— Document excerpt —
Since its discovery in 1994, the paleontological site of Quibas (Abanilla, Murcia) has yielded, the fossil remains from more than 70 species of the late Early Pleistocene, around 1 million years old. “It is a karstic site whose importance lies in the great diversity of fauna, excellent preservation of the remains and the possibility of finding human evidence”, says Pedro Piñero, current co-director of the excavations in Quibas and collaborator of IPHES.

Remarkable also is the presence of fossil bones from: macaques, large felids, lynxes, foxes, musk oxen, goats, rhinoceros, deer, porcupines, bearded vultures, eagles (or ibis), as well as a long taxonomic list of small vertebrates, including: hedgehogs, mice, dormice, shrews, bats, snakes, vipers, geckos and agàmid lizards. “Research concerning these remains highlights the importance of this site, now with the presence of a new species previously unknown to the scientific community, as is the case of this new lizard,” says Pedro Piñero.

— Written task A —
Tally the lines in the records below that contain the string "shown", and reply with only that number.

— Records —
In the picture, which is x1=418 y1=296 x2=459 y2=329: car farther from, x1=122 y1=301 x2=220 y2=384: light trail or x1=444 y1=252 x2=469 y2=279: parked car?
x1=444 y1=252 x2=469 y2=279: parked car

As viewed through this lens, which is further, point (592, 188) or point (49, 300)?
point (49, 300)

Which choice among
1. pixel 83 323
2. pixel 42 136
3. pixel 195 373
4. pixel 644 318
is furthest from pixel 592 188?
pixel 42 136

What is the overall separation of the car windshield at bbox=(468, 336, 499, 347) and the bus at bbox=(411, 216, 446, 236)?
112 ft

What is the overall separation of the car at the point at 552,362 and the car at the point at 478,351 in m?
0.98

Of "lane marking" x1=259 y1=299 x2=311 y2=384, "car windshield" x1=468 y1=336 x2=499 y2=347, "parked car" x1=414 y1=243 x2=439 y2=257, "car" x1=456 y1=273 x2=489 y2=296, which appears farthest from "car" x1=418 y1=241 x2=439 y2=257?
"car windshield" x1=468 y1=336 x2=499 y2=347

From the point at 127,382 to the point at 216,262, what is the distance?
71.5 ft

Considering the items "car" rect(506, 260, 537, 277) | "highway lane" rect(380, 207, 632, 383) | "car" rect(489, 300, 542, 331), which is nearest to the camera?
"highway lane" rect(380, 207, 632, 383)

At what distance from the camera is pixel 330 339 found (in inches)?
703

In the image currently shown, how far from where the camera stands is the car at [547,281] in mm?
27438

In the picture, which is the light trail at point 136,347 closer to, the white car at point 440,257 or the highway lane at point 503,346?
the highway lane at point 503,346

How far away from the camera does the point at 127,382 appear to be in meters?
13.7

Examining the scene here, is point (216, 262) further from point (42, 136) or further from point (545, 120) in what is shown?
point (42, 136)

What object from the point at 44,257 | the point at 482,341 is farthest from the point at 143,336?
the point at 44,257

— Written task B —
According to the excerpt on the Quibas site, in what year was the site discovered?

— Task result A —
2

— Task result B —
1994